Tuesday, December 25

            On Christmas Day we awoke at 8:00 or so.  The sun was shining on the wet streets and Bob said, “Let’s go climb Mount Tam.”  We took the bus and spent the day hiking and remembering how Chris had enjoyed the mountain woods.  Then we returned hungry to the city and had a good dinner in Chinatown before taking a cab back to the slum. Later we read that three people in San Francisco were murdered on Christmas Eve.

Wednesday, December 26

            We learned that it cost $650 to rent a truck and drive it to Minneapolis.  For some reason nobody rented vans or anything smaller than a 12-foot-bed truck, and one dealer estimated a 12-foot truck would get 5 miles per gallon, which with gas at $1 would add over $400 on the 2300-mile trip.

            So I spent several hours searching by phone for cheaper rentals, or for alternatives such as shipping Chris’s motorcycle and twenty 25-pound boxes so we could rent a compact.  One depressing discovery was that renting a compact cost almost as much as a truck.

            Then in the Yellow Pages I hit a list of “drive-away” companies.  After calling four or five of them I found one in Oakland that had a vehicle going to northwest Minnesota—and the vehicle was a pickup truck! The only way to reserve it was by $150 cash deposit, so we had to get to this dumpy, fly-by-night-looking upstairs office a few blocks away from the 19th Street BART station.  We returned just before dark to Peter’s apartment. 

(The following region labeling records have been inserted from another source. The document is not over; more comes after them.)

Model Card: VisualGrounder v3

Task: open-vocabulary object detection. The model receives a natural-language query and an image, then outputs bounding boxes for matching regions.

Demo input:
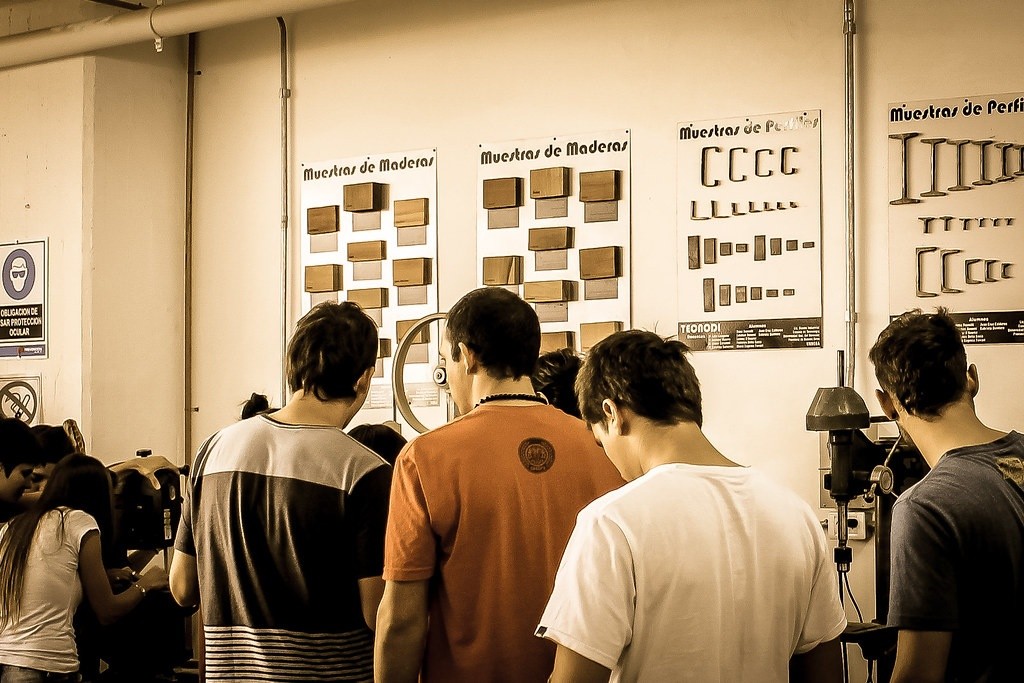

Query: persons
[868,306,1024,683]
[0,288,849,683]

            I had just made tea and we were sitting around his office with the heater on and Fudo on my lap, when Meg knocked on the door.  She stayed about an hour, sitting with me on the floor at Bob’s feet, because he was in the only comfortable chair, and listening to him talk about Katagiri’s excellence, Chris’s high regard for his strong practice, and Katagiri’s high regard for Chris. 

            She and the princess were the only people still in the Guest House. Marc had gone to Green Gulch to assume duties as director. She would stay here a few more weeks before joining him.  As usual, she indicated neither good nor bad feelings about any of it.  I suggested Bob and I go sleep at the Guest House because it was dangerous for two women to be alone.  Meg looked a little frightened when I said this, but declined.  We walked her home though.  Before we left we passed a poster Peter had of an angry Khali-type deity.  Meg bowed to it, and said jokingly, “Well, better bow to the black Buddha.”

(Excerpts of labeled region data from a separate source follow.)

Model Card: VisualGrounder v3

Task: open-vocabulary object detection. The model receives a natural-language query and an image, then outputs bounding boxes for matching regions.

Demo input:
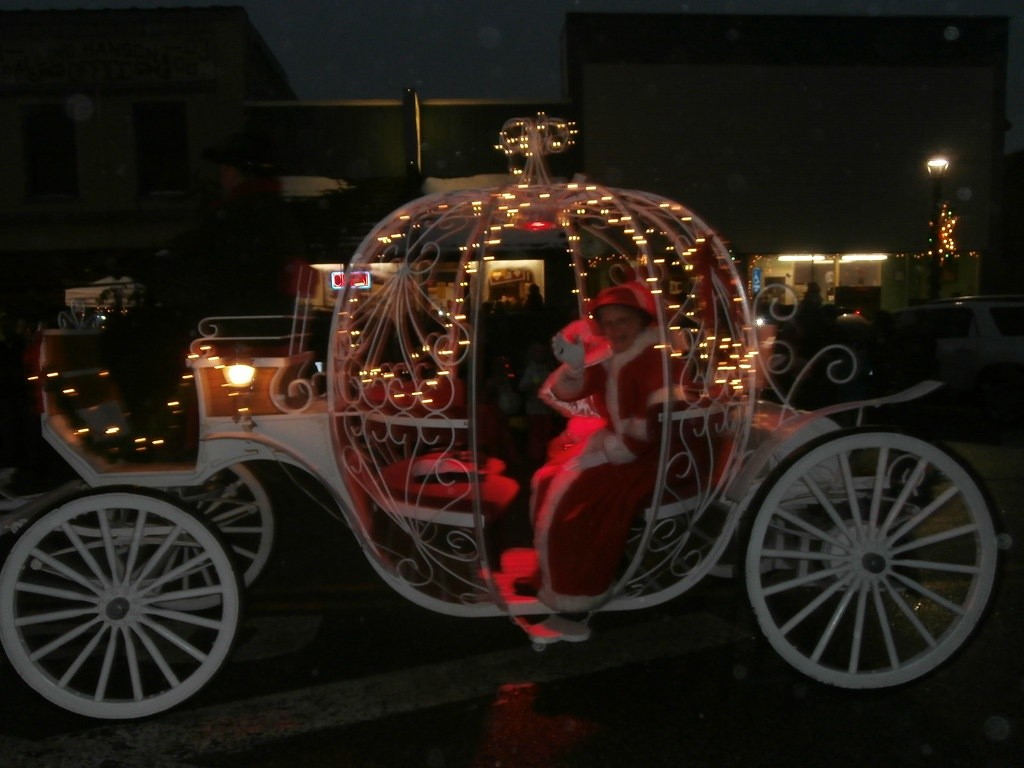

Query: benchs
[371,453,520,528]
[638,484,708,525]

Thursday, December 27, 1979

            We haven’t gone to zazen all week.  We have done enough with Zen Center, Bob said.

            Across Laguna Street from Peter’s we watched a young Black caretaker and his huge police dog.  He carried a knife.  He would have been an ally, Bob noted, if the caretaker’s association idea had taken hold.  Sometimes we still thought of staying.  But we were going to go.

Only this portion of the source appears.